_EXTRACTED TEXT_.
------------------------------------------------------------

CSU growth plans will put pressure on housing

Colorado State University’s ambitions to expand enrollment in coming years will create huge demand for new housing that will likely mean higher rents, neighborhood battles and opportunities for apartment complex developers.

The university plans to add 1,000 of its own new beds in the next few years but that number will barely put a dent in the student-housing crunch.

According to the Fort Collins Student Housing Task Force, approximately 15,000 beds will need to be added over the next decade to accommodate overall population growth in the city. That figures includes an enrollment increase of roughly 7,500 students expected by the university.

At the moment, 30 percent of all residential units in Fort Collins are multi-family. Within that universe, there are 57 complexes offering 12,077 bedrooms available to students.

Combined with the eventual 6,300 beds planned for campus, there will be a total of 18,377 beds available to students in developments on and off-campus. As of this past fall, approximately 27,500 students were enrolled at CSU. Enrollment is expected to swell to 35,000 over the next 10 years.

At least some of the new units are likely to go up as close to CSU as possible.

Vacancy rates have already bottomed out at 1.2 percent in the area of town surrounding the campus, and 80 percent of students surveyed by the city said being within walking or biking distance from CSU was the most important factor to them when choosing a place to live.

------------------------------------------------------------

_RECORDED INFORMATION_.

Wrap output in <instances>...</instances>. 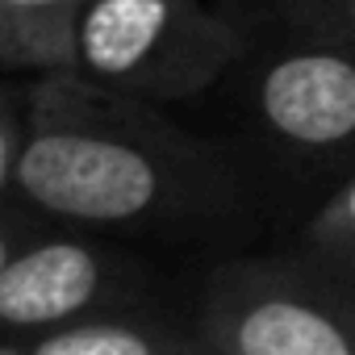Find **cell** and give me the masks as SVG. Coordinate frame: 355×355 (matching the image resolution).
<instances>
[{
  "mask_svg": "<svg viewBox=\"0 0 355 355\" xmlns=\"http://www.w3.org/2000/svg\"><path fill=\"white\" fill-rule=\"evenodd\" d=\"M239 46L197 0H84L71 21V59L92 80L150 96L209 84Z\"/></svg>",
  "mask_w": 355,
  "mask_h": 355,
  "instance_id": "obj_1",
  "label": "cell"
},
{
  "mask_svg": "<svg viewBox=\"0 0 355 355\" xmlns=\"http://www.w3.org/2000/svg\"><path fill=\"white\" fill-rule=\"evenodd\" d=\"M205 343L234 355H355V280L326 268H230L205 305Z\"/></svg>",
  "mask_w": 355,
  "mask_h": 355,
  "instance_id": "obj_2",
  "label": "cell"
},
{
  "mask_svg": "<svg viewBox=\"0 0 355 355\" xmlns=\"http://www.w3.org/2000/svg\"><path fill=\"white\" fill-rule=\"evenodd\" d=\"M17 189L59 218L134 222L163 197V167L134 142L80 125H42L13 167Z\"/></svg>",
  "mask_w": 355,
  "mask_h": 355,
  "instance_id": "obj_3",
  "label": "cell"
},
{
  "mask_svg": "<svg viewBox=\"0 0 355 355\" xmlns=\"http://www.w3.org/2000/svg\"><path fill=\"white\" fill-rule=\"evenodd\" d=\"M259 113L272 134L301 150H330L355 138V55L293 51L259 76Z\"/></svg>",
  "mask_w": 355,
  "mask_h": 355,
  "instance_id": "obj_4",
  "label": "cell"
},
{
  "mask_svg": "<svg viewBox=\"0 0 355 355\" xmlns=\"http://www.w3.org/2000/svg\"><path fill=\"white\" fill-rule=\"evenodd\" d=\"M101 293V259L80 243H42L0 268V326L51 330L71 322Z\"/></svg>",
  "mask_w": 355,
  "mask_h": 355,
  "instance_id": "obj_5",
  "label": "cell"
},
{
  "mask_svg": "<svg viewBox=\"0 0 355 355\" xmlns=\"http://www.w3.org/2000/svg\"><path fill=\"white\" fill-rule=\"evenodd\" d=\"M175 343L117 318H88L71 326H51L38 330L30 343H13V351H34V355H155Z\"/></svg>",
  "mask_w": 355,
  "mask_h": 355,
  "instance_id": "obj_6",
  "label": "cell"
},
{
  "mask_svg": "<svg viewBox=\"0 0 355 355\" xmlns=\"http://www.w3.org/2000/svg\"><path fill=\"white\" fill-rule=\"evenodd\" d=\"M313 259L355 280V175L318 209L309 226Z\"/></svg>",
  "mask_w": 355,
  "mask_h": 355,
  "instance_id": "obj_7",
  "label": "cell"
},
{
  "mask_svg": "<svg viewBox=\"0 0 355 355\" xmlns=\"http://www.w3.org/2000/svg\"><path fill=\"white\" fill-rule=\"evenodd\" d=\"M84 0H5V9L13 13V21H34V26H55V21H76Z\"/></svg>",
  "mask_w": 355,
  "mask_h": 355,
  "instance_id": "obj_8",
  "label": "cell"
},
{
  "mask_svg": "<svg viewBox=\"0 0 355 355\" xmlns=\"http://www.w3.org/2000/svg\"><path fill=\"white\" fill-rule=\"evenodd\" d=\"M13 167H17V155H13V142H9V130L0 125V189L13 180Z\"/></svg>",
  "mask_w": 355,
  "mask_h": 355,
  "instance_id": "obj_9",
  "label": "cell"
},
{
  "mask_svg": "<svg viewBox=\"0 0 355 355\" xmlns=\"http://www.w3.org/2000/svg\"><path fill=\"white\" fill-rule=\"evenodd\" d=\"M17 30V21H13V13L5 9V0H0V46H5L9 42V34Z\"/></svg>",
  "mask_w": 355,
  "mask_h": 355,
  "instance_id": "obj_10",
  "label": "cell"
},
{
  "mask_svg": "<svg viewBox=\"0 0 355 355\" xmlns=\"http://www.w3.org/2000/svg\"><path fill=\"white\" fill-rule=\"evenodd\" d=\"M343 9H347V26L355 30V0H343Z\"/></svg>",
  "mask_w": 355,
  "mask_h": 355,
  "instance_id": "obj_11",
  "label": "cell"
},
{
  "mask_svg": "<svg viewBox=\"0 0 355 355\" xmlns=\"http://www.w3.org/2000/svg\"><path fill=\"white\" fill-rule=\"evenodd\" d=\"M5 263H9V243L0 239V268H5Z\"/></svg>",
  "mask_w": 355,
  "mask_h": 355,
  "instance_id": "obj_12",
  "label": "cell"
}]
</instances>
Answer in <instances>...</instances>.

------------------------------------------------------------

_WHAT THIS TASK INVOLVES_. Please carry the article on Colorado State University's enrollment growth and student housing forward from its final sentence. The entries play no part in what comes next.

_RESPONSE FOR THIS EXERCISE_.
The city’s “3-unrelated” ordinance – which prevents more than three unrelated people from living together – aggravates the problem. The city, however, has no plans to consider amending the ordinance, according to Beth Sowder, neighborhood services manager for the city.

The growing shortage will put pressure on students – and rents.

Paul Hunter, managing broker and Kevco Real Estate, which specializes in student housing, said students will need to start looking sooner for a place to live to ensure they secure an apartment.

Among the properties managed by his brokerage, vacancy rates have been at zero by Aug. 1 for the last four years, according to Hunter. Looking ahead, he expects that his properties will fill up even sooner in years to come.

Not surprisingly, affordability is the only consideration that ranked higher than location on the city’s survey, with 94 percent of students surveyed saying that the price of a rental unit was the most important factor.

That’s going to be a problem, too.

With demand rising, housing near campus will become less and less affordable, Hunter said. Rents farther out, Hunter said, also are likely to rise.

Average rent in the northwest portion of Fort Collins, the neighborhood surrounding campus, was $943 per month in the fourth quarter of 2011, according to the Division of Housing.

Stuart MacMillan, a longtime community leader and former president and CEO of Everitt-MacMillan Commercial, said the coming development will likely not occur in an even manner.

The more likely scenario is that development will pick up quickly, resulting in an oversupply for a time, then CSU’s enrollment will increase and demand will catch up again.

Because the real estate and construction markets have been depressed, developers and builders will rush to fill the demand created by the promised influx of students.

MacMillan, however, predicted the majority of new projects will be built by larger companies from outside the Northern Colorado market.

The two largest student housing projects currently under way are both the product of companies from other markets. The Grove is being built by Campus Crest, headquartered in Charlotte, N.C., and The Commons is a project of Alabama-based Capstone Development Corp. The two projects combined will create housing for 1,282 CSU students.

The city, CSU and others will have more than economics to consider.

Student housing proposals tend to generate some sort of contention, typically from neighborhoods surrounding the sites of potential developments.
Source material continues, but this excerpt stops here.